Priti Patel certainly makes giving in to this temptation easy, often pushing across the very worst of her department’s agenda – with institutional cruelty to those seeking refuge very much part of the plan, rather than an accidental side-effect of it. Given that last week Patel said that the lesson of Windrush was showing the need to have good advance documentation of immigrants, there’s plenty to aim at.
But home secretaries come and home secretaries go, and the Home Office carries on much the same. No department – except maybe the Treasury – so successfully captures its ministers and turns them to its own institutional agenda. Home secretaries don’t run the Home Office – it’s the other way around.
To get a sense of why the Home Office is so awful, it’s good to know what it’s like from the inside – and the answer is it’s full of people absolutely terrified that the next big fuck-up will be their fault.
The Home Office manages multiple services that people only notice when something goes wrong – the wrong person gets deported, or the right one doesn’t and goes on to kill or injure someone. Another UK police force has a racism scandal, or corruption, or some other issue. Security services miss something obvious and we suffer a major terrorist attack. When anything goes wrong it can be spectacular.
Given that the services the Home Office manages have been chronically underfunded for more than a decade, things are likelier than ever to go wrong.
In the absence of funding, the Home Office pushes for ever-more powers, no matter how draconian, in a bid to try to do the job more easily with fewer resources – a criminal justice procedure with proper protections for rights costs more than one without, after all.
The bunker mentality in the Home Office is so strong that it makes Downfall feel like a holiday camp. When you have this backdrop clearly in your head, the Home Office’s meanspirited and chaotic response to Ukrainian refugees starts to make some sense – at least according to its own internal logic.
Controlling and managing immigration has been the central mantra of the department since at least 2010. Worrying about what people might do if they haven’t been appropriately screened is also one, too – the internal panic will immediately have turned to warnings of what would happen if someone who came from Ukraine engaged in a violent crime. That’s just how the Home Office works.
The obvious suggestion when talking about the serial failings of the Home Office is to talk about scrapping it – but given that there is really no country without some form of interior department, we would do well to ask ourselves where the people in any new body would come from. The same people and the same duties with a new name wouldn’t make anything better.
We could, though, look at rejigging what responsibilities the Home Office has. Why, for example, does the same department that controls the police have to have responsibility for immigration? Because the Home Office sees everything through the lens of national security, it looks at immigrants and refugees through that lens too – that’s how it sees the world. It also does nothing once someone is in the country: integration, housing, etc are all someone else’s problem.

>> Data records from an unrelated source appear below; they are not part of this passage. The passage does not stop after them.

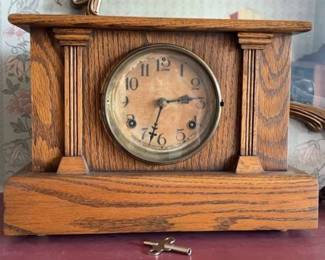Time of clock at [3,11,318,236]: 2:33
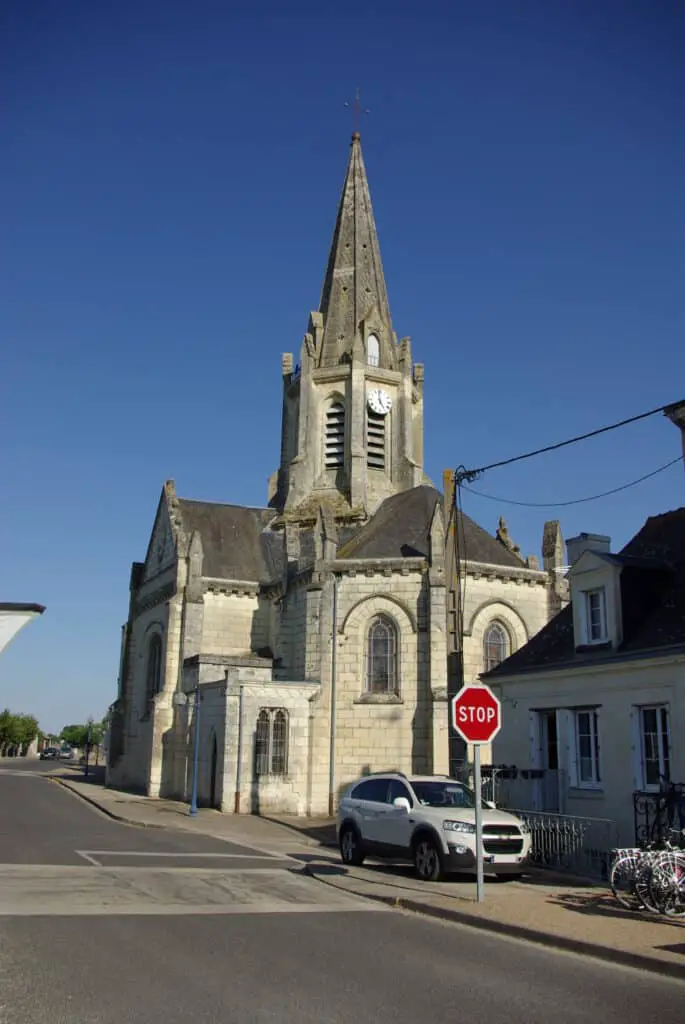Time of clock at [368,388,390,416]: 4:59
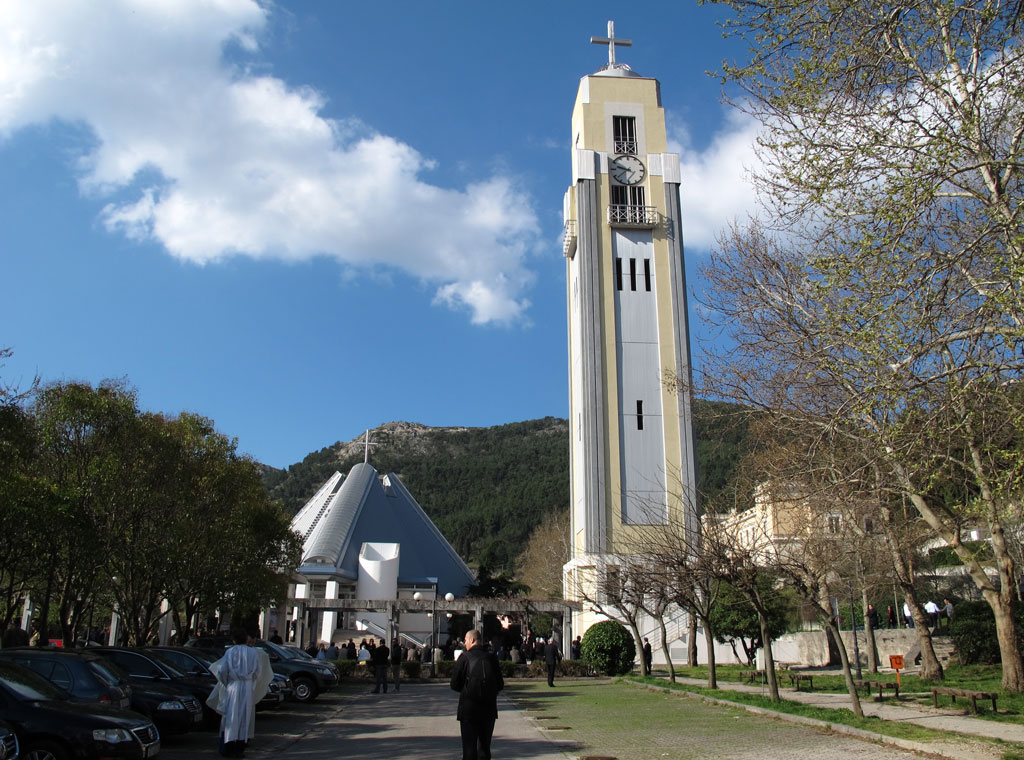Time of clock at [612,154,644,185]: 9:38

What might UK immigration policy – and attitudes – look like if various other departments managed it? If the health department was in charge, you might see a focus on bringing in health workers, while the education department would probably be pushing policies to bring in teachers.
If the Department for Business, Energy and Industrial Strategy (BEIS) had the responsibility, we might have immigration policy through the lens of investors, skilled workers and innovators. If it was run by the same people who run the UK’s international development effort, we might see a joined-up aid and refugee policy.

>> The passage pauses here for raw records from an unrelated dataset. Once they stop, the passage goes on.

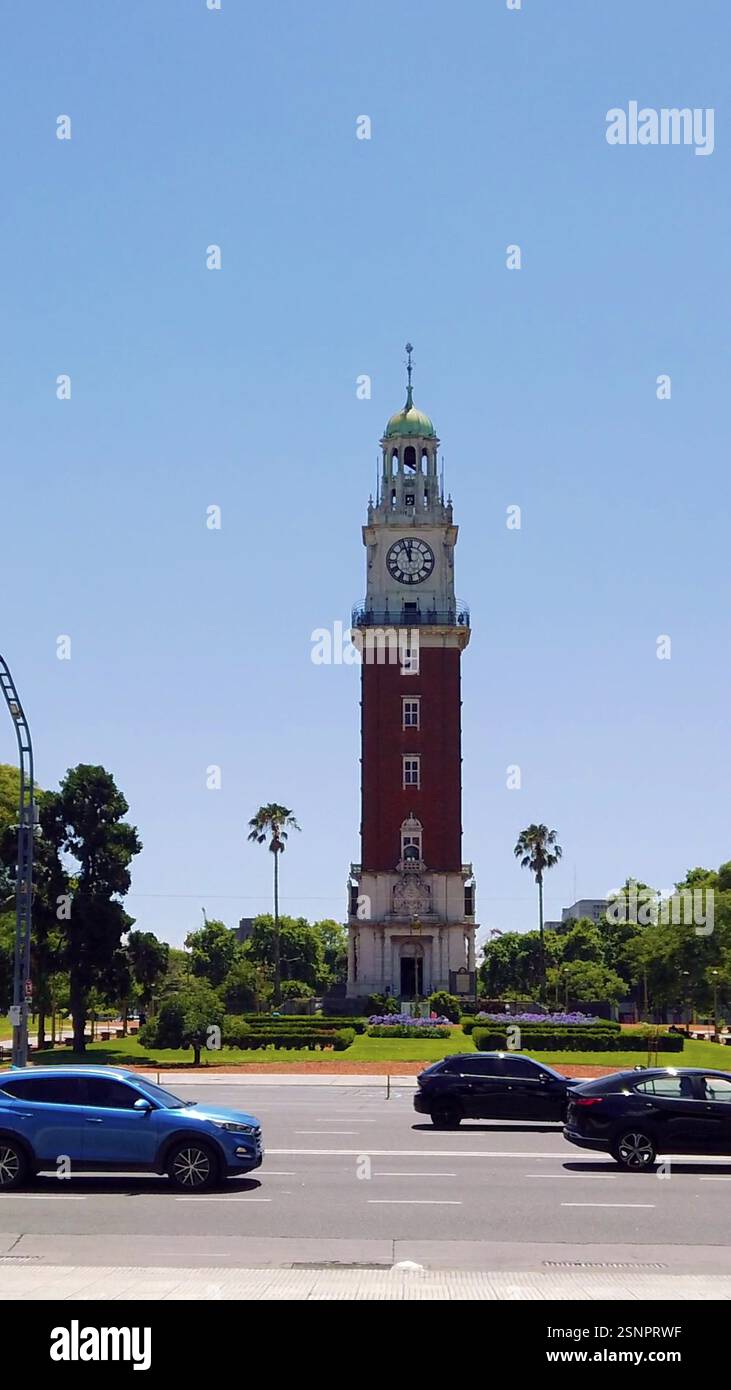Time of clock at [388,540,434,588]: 11:56
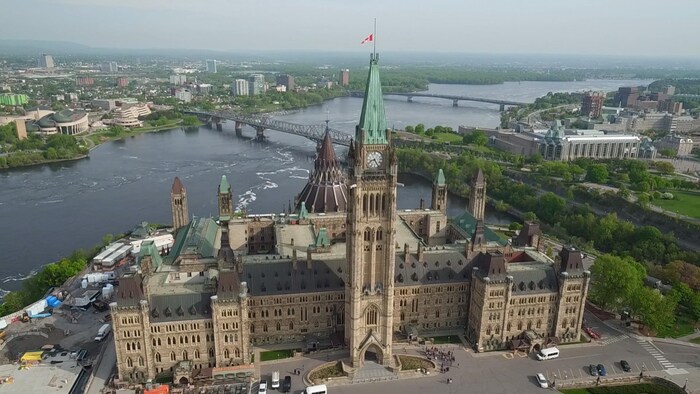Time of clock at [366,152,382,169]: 8:25
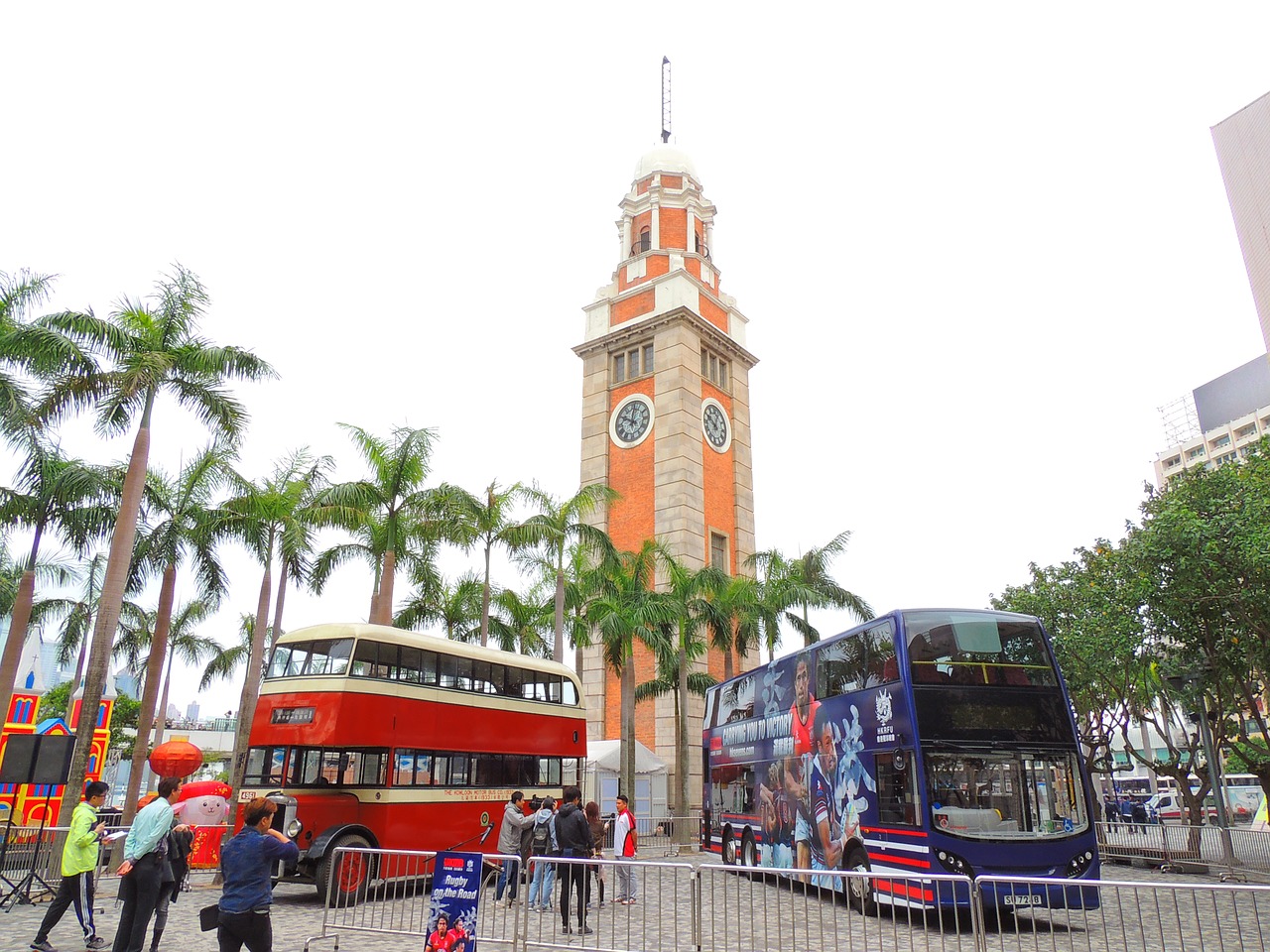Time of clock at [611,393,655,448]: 10:00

More radically, you could even run it through something like the Department for Levelling Up and devolve out policy to an extent – some areas are desperate for younger families and workers to move to them, and might be very open to taking both economic migrants and refugees. Others, if they must, could make other choices.
The Home Office exists to see the world through the lens of security. But that’s only one way of looking at things – something that’s easy to forget when it’s often the only way we have ever heard the debate framed. Immigration is no more intrinsic to the Home Office than development is to the new Foreign, Commonwealth and Development Office (FCDO), having happily run separately from it for years.
Perhaps being free from the endless rows over immigration could even start the Home Office on a path to becoming less dysfunctional – and maybe even encourage the government to consolidate the criminal justice system back into one department, rather than the current bizarre system where courts and probation fall under one department, while police are managed by another. Right now, criminal justice is in crisis and ministers and departments can just cheerfully pass the buck back and forth.
This is all likely, alas, to be wishful thinking. Patel has swallowed the Home Office playbook entirely, trotting off its nonsense lines that surely only it believes – like the nonsense that the UK was, for example, the first country to set up a visa system especially for Ukrainian refugees. This was technically true, but only because virtually every other relevant country simply dropped visa requirements entirely.
The Home Office is going to carry on as it is until someone stops it. Priti Patel is not the woman for the task.